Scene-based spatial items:
--------

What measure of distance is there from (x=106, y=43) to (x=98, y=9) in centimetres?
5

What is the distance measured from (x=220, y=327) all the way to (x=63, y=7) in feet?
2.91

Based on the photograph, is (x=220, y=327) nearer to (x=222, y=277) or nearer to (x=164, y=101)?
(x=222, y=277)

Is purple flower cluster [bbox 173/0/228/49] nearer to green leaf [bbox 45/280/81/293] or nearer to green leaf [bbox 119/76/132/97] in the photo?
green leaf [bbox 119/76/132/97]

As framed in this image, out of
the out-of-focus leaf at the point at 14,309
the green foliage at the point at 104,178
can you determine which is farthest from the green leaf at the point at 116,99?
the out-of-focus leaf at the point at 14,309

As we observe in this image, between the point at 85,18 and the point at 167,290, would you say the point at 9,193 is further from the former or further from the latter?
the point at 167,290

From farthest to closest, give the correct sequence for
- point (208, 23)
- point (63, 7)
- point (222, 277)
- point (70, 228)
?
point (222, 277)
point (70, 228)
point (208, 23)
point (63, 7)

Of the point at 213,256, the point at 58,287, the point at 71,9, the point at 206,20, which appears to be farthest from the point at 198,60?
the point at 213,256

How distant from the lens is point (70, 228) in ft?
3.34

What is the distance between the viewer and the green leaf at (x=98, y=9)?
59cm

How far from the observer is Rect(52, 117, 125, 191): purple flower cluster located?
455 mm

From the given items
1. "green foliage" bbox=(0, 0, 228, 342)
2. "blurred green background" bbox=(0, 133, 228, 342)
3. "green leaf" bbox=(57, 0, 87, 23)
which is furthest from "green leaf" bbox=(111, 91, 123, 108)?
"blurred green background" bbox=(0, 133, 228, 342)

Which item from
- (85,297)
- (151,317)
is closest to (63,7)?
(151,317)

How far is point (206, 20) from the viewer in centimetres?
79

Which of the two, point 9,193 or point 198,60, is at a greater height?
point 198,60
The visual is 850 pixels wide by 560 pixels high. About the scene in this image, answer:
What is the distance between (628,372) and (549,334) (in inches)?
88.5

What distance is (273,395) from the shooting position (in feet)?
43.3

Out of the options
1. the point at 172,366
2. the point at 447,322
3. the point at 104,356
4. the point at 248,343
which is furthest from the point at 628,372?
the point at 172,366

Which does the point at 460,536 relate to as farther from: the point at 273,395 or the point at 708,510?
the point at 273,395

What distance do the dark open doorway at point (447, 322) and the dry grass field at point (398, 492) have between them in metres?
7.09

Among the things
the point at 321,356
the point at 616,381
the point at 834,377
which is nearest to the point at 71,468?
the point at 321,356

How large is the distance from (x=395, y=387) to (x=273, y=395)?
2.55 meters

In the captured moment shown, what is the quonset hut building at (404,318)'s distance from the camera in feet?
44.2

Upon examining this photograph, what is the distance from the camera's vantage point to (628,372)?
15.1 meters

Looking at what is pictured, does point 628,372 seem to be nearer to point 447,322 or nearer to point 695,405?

--------

Starting with the line containing "How large is" and continuing through the last of the items, rewrite those lines with "distance" replaced by "separation" and everything else unchanged.

How large is the separation from (x=395, y=387) to (x=273, y=395)?
2.55 meters

In the captured moment shown, what is the quonset hut building at (404,318)'s separation from the camera in feet?
44.2

Upon examining this photograph, what is the separation from the camera's vantage point to (628,372)?
15.1 meters

Looking at what is pictured, does point 628,372 seem to be nearer to point 447,322 or nearer to point 695,405?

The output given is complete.